The interior of Victoria Park is shaped in an oval, almost a circle, to fit with the boundaries of the playing field. Whilst there were no large display devices set up at the ground during its existence, one was set up via crane for the final AFL game, and temporary display devices are used during AFLW matches.

The ground is made up of several grandstands:
- Bob Rose Stand: Opened in 1959 as the S.A. Coventry Pavilion after club champion and then-president Syd Coventry, the stand has undergone several internal and external changes to eventually become the Bob Rose Stand. This made up Collingwood's social club and administration base until 2004. Most of the spectator room was standing room only on concrete with some seats inside the social club on the second floor. Administration was on the third floor, above the social club.
- R.T. Rush Stand: Completed in 1965 this grandstand was the first of its kind for a suburban ground in that it had a cantilevered roof, which meant there were no pylons restricting some of the patrons view of the oval. The grandstand spanned the entire 'outer' on the southern side of Victoria Park from the Sherrin Stand around to the corner of Bath Street and Turner Street. This stand was demolished in 2011 with just a small piece of frame left remaining as a token of its existence.
- Sherrin Stand: This area was reserved mostly for the Collingwood cheer squad and other Collingwood members. It is located behind the goals and is on the right hand side of the Bob Rose Stand. The stand is partially under cover with several rows of seats from the fence in the open. All but the two rows of seats against the fence were removed in 2008.
- Ryder Stand: Completed at the end of the 1929 season, this stand was built by sustenance workers from Collingwood as way of elevating the desperate poverty and unemployment that plague Collingwood from the mid 1920s. The seating is wooden and later had some plastic seating corporate boxes installed at the front of the grandstand. It is located on the left hand side of the Bob Rose Stand and opposite the R.T. Rush Stand. This stand is completely under cover and was restored in 2010/2011.

The eastern end of ground did not have a stand in place, just grass and a scoreboard that was demolished in 2011. This was for standing room. No lighting for the playing field was built and therefore the venue did not host night games once they were introduced. Some lights were installed for darker day games to support the player's vision. Entry into the ground was by a staffed turnstile and could be made from all stands.

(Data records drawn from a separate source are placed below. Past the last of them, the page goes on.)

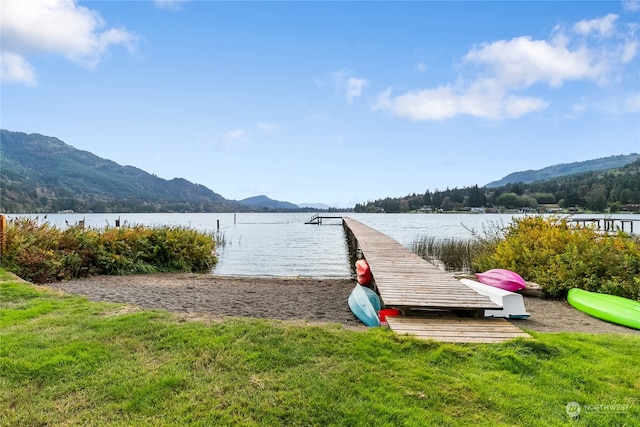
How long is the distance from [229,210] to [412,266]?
153304mm

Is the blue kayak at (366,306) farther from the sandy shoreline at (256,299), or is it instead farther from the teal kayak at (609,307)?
the teal kayak at (609,307)

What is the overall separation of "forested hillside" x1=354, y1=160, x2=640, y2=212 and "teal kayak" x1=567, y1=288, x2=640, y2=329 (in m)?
61.5

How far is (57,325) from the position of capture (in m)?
5.09

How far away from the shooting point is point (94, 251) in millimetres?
11922

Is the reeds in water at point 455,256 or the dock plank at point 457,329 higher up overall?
the dock plank at point 457,329

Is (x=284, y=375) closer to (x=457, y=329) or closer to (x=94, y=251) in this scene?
(x=457, y=329)

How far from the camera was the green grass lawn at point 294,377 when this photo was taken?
3.12 meters

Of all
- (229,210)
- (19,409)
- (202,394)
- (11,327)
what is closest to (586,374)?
(202,394)

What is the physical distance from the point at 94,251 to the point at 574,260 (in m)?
13.3

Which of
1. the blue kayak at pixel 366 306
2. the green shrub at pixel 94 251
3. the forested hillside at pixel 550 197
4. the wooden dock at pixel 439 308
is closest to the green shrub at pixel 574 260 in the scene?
the wooden dock at pixel 439 308

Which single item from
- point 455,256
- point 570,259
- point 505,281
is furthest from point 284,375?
point 455,256

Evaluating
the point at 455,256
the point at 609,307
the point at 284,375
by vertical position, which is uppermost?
the point at 284,375

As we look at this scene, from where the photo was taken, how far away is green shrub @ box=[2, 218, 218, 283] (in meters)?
9.94

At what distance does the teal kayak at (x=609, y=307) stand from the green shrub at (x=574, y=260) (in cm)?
75
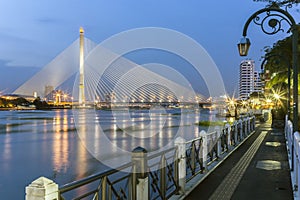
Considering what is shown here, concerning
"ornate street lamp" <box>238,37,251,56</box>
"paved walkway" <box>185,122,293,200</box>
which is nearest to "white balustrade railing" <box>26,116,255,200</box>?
"paved walkway" <box>185,122,293,200</box>

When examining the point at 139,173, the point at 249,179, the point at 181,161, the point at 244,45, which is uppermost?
the point at 244,45

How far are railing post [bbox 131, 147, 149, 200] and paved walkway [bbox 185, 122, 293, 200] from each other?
70.5 inches

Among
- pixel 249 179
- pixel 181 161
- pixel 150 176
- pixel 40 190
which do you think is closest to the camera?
pixel 40 190

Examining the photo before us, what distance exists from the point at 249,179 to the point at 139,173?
3963mm

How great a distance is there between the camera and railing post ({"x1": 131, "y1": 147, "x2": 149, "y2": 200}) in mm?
4559

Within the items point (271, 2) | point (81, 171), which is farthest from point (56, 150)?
point (271, 2)

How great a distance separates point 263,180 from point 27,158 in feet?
51.4

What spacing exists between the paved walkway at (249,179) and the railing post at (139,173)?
1791mm

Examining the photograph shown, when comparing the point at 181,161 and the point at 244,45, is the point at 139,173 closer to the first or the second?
the point at 181,161

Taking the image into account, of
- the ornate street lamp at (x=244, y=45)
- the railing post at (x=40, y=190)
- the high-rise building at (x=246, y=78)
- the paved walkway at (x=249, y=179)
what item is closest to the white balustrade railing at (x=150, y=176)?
the railing post at (x=40, y=190)

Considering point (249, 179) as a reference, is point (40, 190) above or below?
above

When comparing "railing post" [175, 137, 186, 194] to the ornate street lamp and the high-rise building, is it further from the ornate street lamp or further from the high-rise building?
the high-rise building

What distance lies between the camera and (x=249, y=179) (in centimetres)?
775

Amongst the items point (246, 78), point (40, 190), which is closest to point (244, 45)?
point (40, 190)
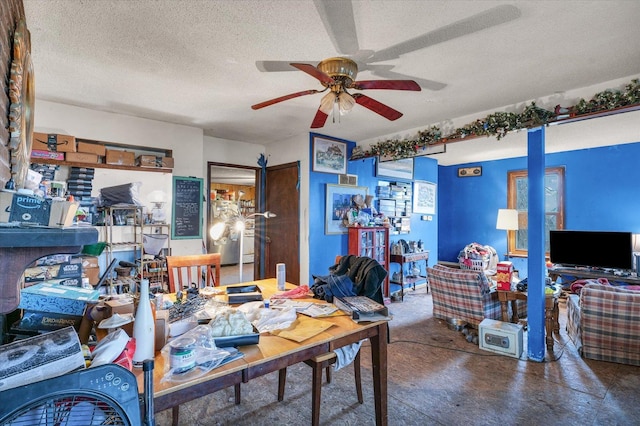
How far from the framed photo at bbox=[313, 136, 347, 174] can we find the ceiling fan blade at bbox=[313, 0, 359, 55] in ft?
7.85

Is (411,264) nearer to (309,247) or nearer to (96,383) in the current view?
(309,247)

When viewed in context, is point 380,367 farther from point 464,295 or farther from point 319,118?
point 464,295

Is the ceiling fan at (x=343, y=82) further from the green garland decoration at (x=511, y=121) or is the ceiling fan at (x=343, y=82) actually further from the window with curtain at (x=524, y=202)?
the window with curtain at (x=524, y=202)

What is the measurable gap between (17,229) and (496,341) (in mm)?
3599

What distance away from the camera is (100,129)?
12.1 ft

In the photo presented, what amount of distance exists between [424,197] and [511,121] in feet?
10.4

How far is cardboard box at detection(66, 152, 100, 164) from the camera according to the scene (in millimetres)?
3355

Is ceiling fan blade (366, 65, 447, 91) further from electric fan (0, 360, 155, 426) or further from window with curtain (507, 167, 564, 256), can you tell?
window with curtain (507, 167, 564, 256)

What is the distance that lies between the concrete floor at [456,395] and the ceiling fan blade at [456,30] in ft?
8.24

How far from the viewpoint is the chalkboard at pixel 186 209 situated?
4219mm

Austadiums lists the capacity of the ground at 10,000. The ground record crowd for the oval was set on 26 April 1948 when 47,224 turned out to see Collingwood defeat South Melbourne by 53 points.

==Transport access==
The ground is located about 4 km to the northeast of the Melbourne central business district. The ground had limited parking space on match days which has now been made unavailable now that the ground is unused. The ground has its own railway station about 200 metres from the ground, situated on the Hurstbridge and Mernda lines.